当PCF施加压力后,通过COMSOL可得到PCF横截面的应力分布和几何形变。此时,空气孔折射率不发生改变,SiO2折射率由下式决定:
$ \left\{\begin{array}{l}{n_{x}=n_{0}+C_{1} \sigma_{x}+C_{2}\left(\sigma_{y}+\sigma_{z}\right)} \\ {n_{y}=n_{0}+C_{1} \sigma_{y}+C_{2}\left(\sigma_{x}+\sigma_{z}\right)} \\ {n_{z}=n_{0}+C_{1} \sigma_{z}+C_{2}\left(\sigma_{x}+\sigma_{y}\right)}\end{array}\right. $
(2) 式中,弹光系数C1和C2与波长没有关系,C1=6.5×10-13m2/N,C2=4.2×10-12m2/N。聚碳酸脂[11]的弹性模量E=2.412GPa,泊松比ν=0.37,弹光系数C1=2.45×10-11m2/N,C2=9.38×10-11m2/N。

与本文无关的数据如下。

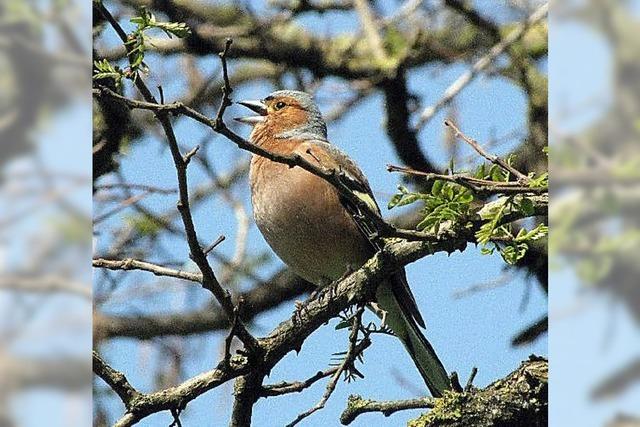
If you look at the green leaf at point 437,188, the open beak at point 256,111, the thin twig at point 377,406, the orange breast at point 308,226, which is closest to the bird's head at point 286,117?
the open beak at point 256,111

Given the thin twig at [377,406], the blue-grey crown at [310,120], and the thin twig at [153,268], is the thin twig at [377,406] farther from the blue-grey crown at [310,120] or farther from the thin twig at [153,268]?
the blue-grey crown at [310,120]

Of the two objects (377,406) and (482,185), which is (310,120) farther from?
(482,185)

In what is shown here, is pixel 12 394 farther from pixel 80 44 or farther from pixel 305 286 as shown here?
pixel 305 286

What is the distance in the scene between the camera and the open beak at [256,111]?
2.36 metres

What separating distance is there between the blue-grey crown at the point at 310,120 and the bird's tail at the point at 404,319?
0.51 meters

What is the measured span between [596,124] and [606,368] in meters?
0.22

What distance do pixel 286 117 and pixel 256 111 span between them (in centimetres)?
9

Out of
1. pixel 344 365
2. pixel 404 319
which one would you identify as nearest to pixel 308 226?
pixel 404 319

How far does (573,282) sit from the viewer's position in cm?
91

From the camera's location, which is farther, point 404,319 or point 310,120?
point 310,120

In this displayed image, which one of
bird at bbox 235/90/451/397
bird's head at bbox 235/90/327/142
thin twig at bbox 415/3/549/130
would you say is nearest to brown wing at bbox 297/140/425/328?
bird at bbox 235/90/451/397

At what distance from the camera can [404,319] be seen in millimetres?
1924

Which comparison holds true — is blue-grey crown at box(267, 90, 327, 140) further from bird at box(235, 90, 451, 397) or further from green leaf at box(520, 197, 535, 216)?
green leaf at box(520, 197, 535, 216)

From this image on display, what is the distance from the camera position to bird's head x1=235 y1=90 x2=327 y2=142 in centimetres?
232
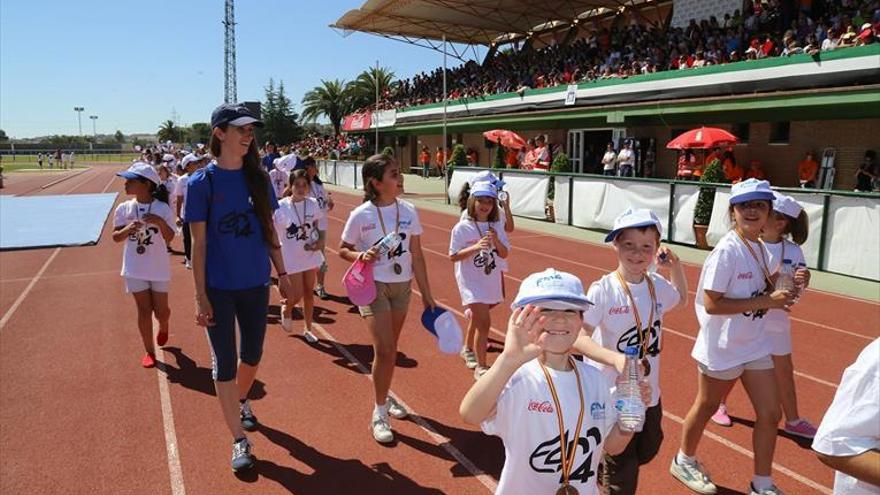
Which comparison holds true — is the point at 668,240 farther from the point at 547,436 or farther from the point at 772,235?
the point at 547,436

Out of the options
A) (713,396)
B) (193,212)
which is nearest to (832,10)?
(713,396)

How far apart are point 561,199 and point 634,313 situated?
14003mm

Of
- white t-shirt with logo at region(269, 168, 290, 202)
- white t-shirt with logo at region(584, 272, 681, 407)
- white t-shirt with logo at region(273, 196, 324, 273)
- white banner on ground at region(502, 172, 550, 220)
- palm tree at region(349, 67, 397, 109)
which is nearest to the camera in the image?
white t-shirt with logo at region(584, 272, 681, 407)

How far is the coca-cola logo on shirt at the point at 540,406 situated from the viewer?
85.4 inches

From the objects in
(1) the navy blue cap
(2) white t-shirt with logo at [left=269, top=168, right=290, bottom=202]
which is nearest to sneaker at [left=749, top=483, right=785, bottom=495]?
(1) the navy blue cap

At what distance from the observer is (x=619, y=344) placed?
3.07 m

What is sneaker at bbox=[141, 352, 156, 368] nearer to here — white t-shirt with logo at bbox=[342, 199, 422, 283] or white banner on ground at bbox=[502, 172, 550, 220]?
white t-shirt with logo at bbox=[342, 199, 422, 283]

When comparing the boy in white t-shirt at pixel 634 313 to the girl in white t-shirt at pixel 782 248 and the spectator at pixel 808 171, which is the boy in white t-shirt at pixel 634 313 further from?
the spectator at pixel 808 171

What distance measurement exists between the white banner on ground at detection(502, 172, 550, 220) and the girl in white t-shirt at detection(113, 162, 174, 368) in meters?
12.8

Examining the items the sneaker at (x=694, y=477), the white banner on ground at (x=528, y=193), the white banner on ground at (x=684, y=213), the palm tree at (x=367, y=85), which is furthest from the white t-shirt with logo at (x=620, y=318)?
the palm tree at (x=367, y=85)

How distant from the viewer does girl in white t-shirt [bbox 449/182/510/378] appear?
217 inches

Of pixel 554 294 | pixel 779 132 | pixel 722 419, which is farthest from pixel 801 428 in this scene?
pixel 779 132

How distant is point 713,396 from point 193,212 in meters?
3.56

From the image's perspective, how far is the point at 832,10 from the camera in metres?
18.2
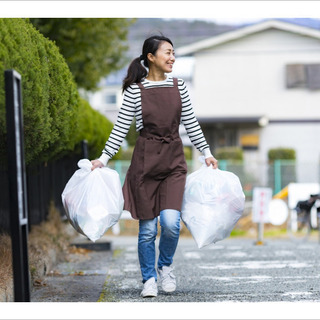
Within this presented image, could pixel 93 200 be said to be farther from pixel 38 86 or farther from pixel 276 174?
pixel 276 174

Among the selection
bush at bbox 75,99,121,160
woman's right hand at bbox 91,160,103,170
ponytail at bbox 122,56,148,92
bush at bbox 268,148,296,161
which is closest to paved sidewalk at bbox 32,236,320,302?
woman's right hand at bbox 91,160,103,170

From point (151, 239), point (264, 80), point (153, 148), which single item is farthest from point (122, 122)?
point (264, 80)

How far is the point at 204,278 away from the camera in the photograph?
22.7 ft

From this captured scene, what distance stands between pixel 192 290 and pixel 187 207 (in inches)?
31.4

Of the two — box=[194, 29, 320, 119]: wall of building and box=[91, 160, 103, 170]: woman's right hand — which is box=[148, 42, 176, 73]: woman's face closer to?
box=[91, 160, 103, 170]: woman's right hand

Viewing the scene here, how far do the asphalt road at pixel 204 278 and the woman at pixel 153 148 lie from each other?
510mm

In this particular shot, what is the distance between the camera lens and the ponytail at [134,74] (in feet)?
18.4

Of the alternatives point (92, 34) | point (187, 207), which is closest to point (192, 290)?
point (187, 207)

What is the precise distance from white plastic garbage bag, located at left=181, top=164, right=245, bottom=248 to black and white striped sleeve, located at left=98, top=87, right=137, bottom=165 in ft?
2.11

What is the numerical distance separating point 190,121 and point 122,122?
543mm

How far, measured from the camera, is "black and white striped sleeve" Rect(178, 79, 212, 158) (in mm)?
5660

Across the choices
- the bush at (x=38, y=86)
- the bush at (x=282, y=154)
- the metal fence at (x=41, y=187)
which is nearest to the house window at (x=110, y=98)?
the bush at (x=282, y=154)

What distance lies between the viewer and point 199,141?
19.1ft

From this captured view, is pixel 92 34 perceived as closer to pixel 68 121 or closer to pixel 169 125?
pixel 68 121
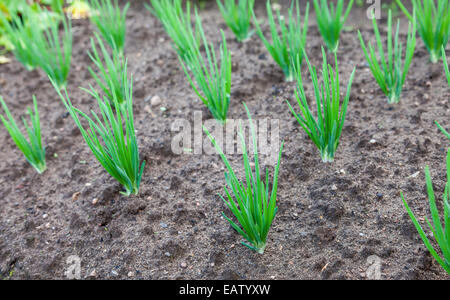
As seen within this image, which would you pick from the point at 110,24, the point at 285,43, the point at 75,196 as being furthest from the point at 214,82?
the point at 110,24

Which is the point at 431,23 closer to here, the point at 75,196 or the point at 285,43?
the point at 285,43

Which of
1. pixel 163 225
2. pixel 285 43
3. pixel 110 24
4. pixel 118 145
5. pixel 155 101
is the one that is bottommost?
pixel 163 225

在COMSOL仿真时,通过(2)式将结构力学中的应力分布转化为PCF材料施加压力后的折射率输入到电磁波频域中,即可得到施加压力后两个正交偏振基模的有效折射率,再根据(1)式可得出施加压力后的相位模式双折射为:
$ B_{p}=\left|n_{\mathrm{eff}, x, p}-n_{\mathrm{eff}, y, p}\right| $
(3) 式中,neff, x, p和neff, y, p为施加压力后的两个正交偏振基模有效折射率。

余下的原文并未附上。